To save the graph in any of these format, make sure the graphics window is active (by clicking once on its top bar for example), then select in the File menu, the option Save as and click on the file format you want (note that eps is listed as Postscript).
If you want to compare the png and eps format and how they look printed and on screen (for that you will need to open the Word document, located in the Practicals directory of the Adv. Research Skills module). They are side by side in Figure 2.1.
Figure 2.1 The plot of weight versus height for 38 car drivers, saved either as a png file (on the left) or as an eps file (on the right).
Obtaining the R2 value from the model object
The first thing to calculate of course to gauge the strength of this single linear regression is the R2 value, which measures the "proportion of variance explained".
In R, all we need to do is use the function summary() and pass our model object to it.
> summary(model)
Call:
lm(formula = Weight ~ Ht)
Residuals:
Min 1Q Median 3Q Max
-29.388 -12.213 -4.876 4.945 59.586
Coefficients:
Estimate Std. Error t value Pr(>|t|)
(Intercept) -292.9915 50.6402 -5.786 1.34e-06 ***
Ht 2.6533 0.2989 8.878 1.35e-10 ***
---
Signif. codes: 0 ‘***’ 0.001 ‘**’ 0.01 ‘*’ 0.05 ‘.’ 0.1 ‘ ’ 1
Residual standard error: 20.31 on 36 degrees of freedom
Multiple R-squared: 0.6865, Adjusted R-squared: 0.6777
F-statistic: 78.82 on 1 and 36 DF, p-value: 1.351e-10
On the penultimate line, we can see that the R2 value is equal to 0.6865, which means that 68.65 % of the variance in the response variable (here Weight) is "summarized" (or accounted for) by our linear model with Ht as unique explanatory variable. Don't worry about the fact that it is called Multiple R-squared, it applies whether one has a single or multiple predictors in our model (see Lectures 3 & 4).

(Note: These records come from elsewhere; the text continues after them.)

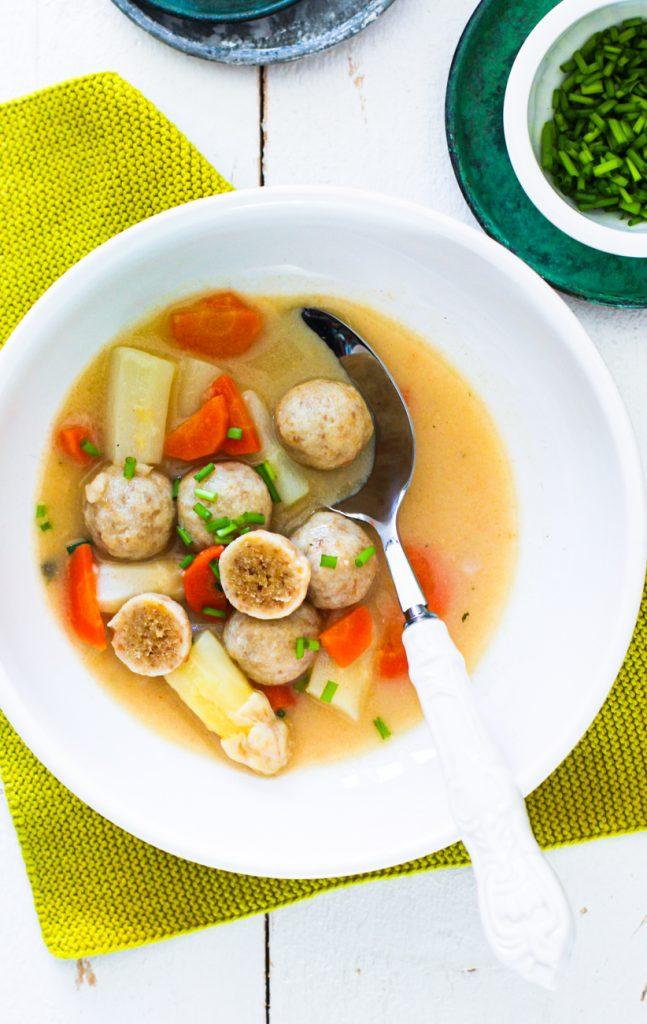 Bunte Gemüsesuppe mit Bröselklößchen und Schnittlauch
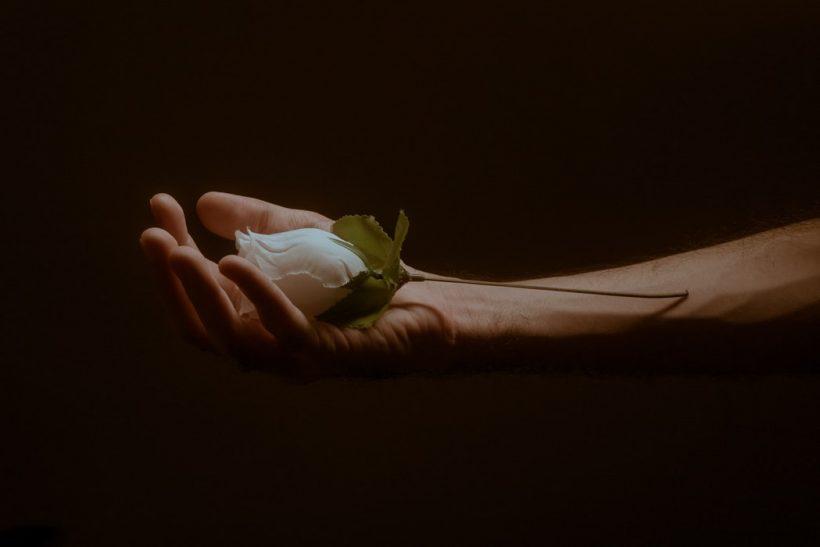 Μπορεί να μηδενίσει τις τάσεις εξουσίας η αγάπη;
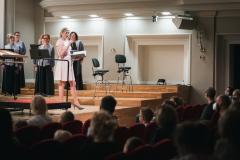 Na estradzie: Chór Filharmonii Śląskiej oraz prowadząca koncert Barbara Badura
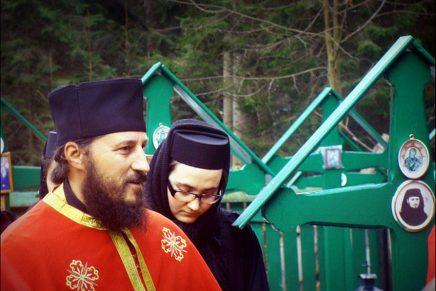 Biserica Ortodoxă Misogină: Părintele Amfilohie Brânză despre feminism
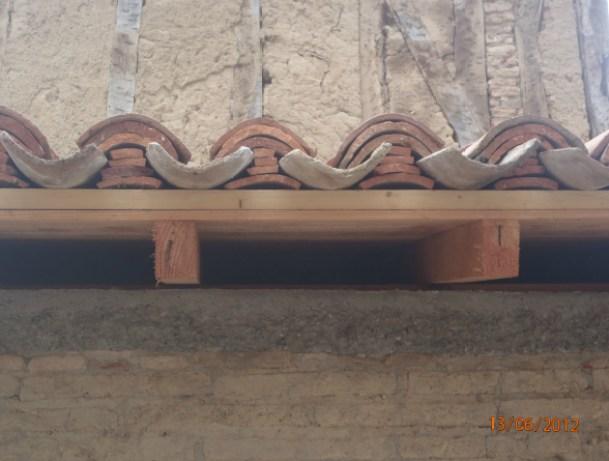 Mise en place d'un bouchonnage par des tuiles calées à sec par les Bâtisseurs d'Arcamont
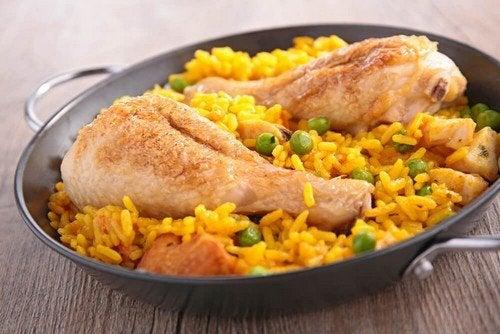 Risotto con pollo e curcuma in stile rustico
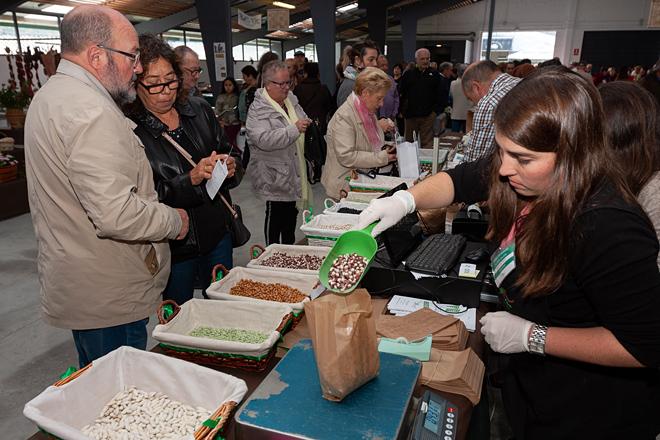 A faba, un cultivo con moitas posibilidades, celebra a súa feira en Moeche este sábado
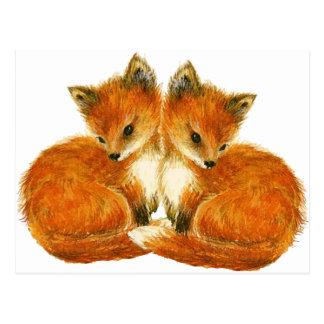 Cartão Postal Raposas gêmeas do bebê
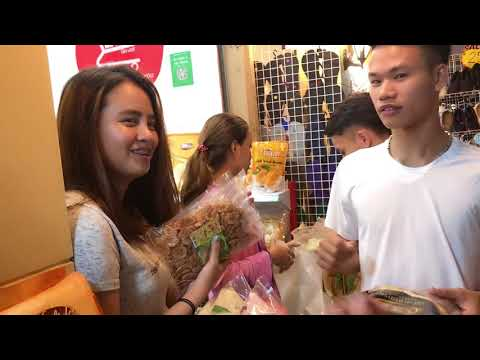 Hau Zozo đi chợ Thái cùng Tuấn Tiền Tỉ và Chim Sẻ Đi Nắng các thành lầy - Thời lượng: 2 phút và 15 giây.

Note that you could assign the result of the summary()function to a new object, let's say sum.model to be able to retrieve the R2 value on its own (as one of the components of the new object).
> sum.model <- summary(model)
> names(sum.model)
[1] "call" "terms" "residuals" "coefficients"
[5] "aliased" "sigma" "df" "r.squared"
[9] "adj.r.squared" "fstatistic" "cov.unscaled"
> sum.model$r.squared
[1] 0.6864548
Or, now that we know what the function summary() returns when provided with our model object, we can instead extract the relevant component without having to create an object:
> summary(model)$r.squared # or abbreviated as summary(model)$r.s
[1] 0.6864548
You could also use the standalone function cor() which calculates the correlation coefficient, r, and square it to retrieve R2 (only true for a single linear regression though):
> cor(Weight, Ht)^2
[1] 0.6864548
However, since one of the aims of this module is to make you examine more critically whether the assumptions of your tests are met or not by your data, I would not recommend using just cor(). Use it sparingly to examine very quickly whether two or more variables may be linearly related.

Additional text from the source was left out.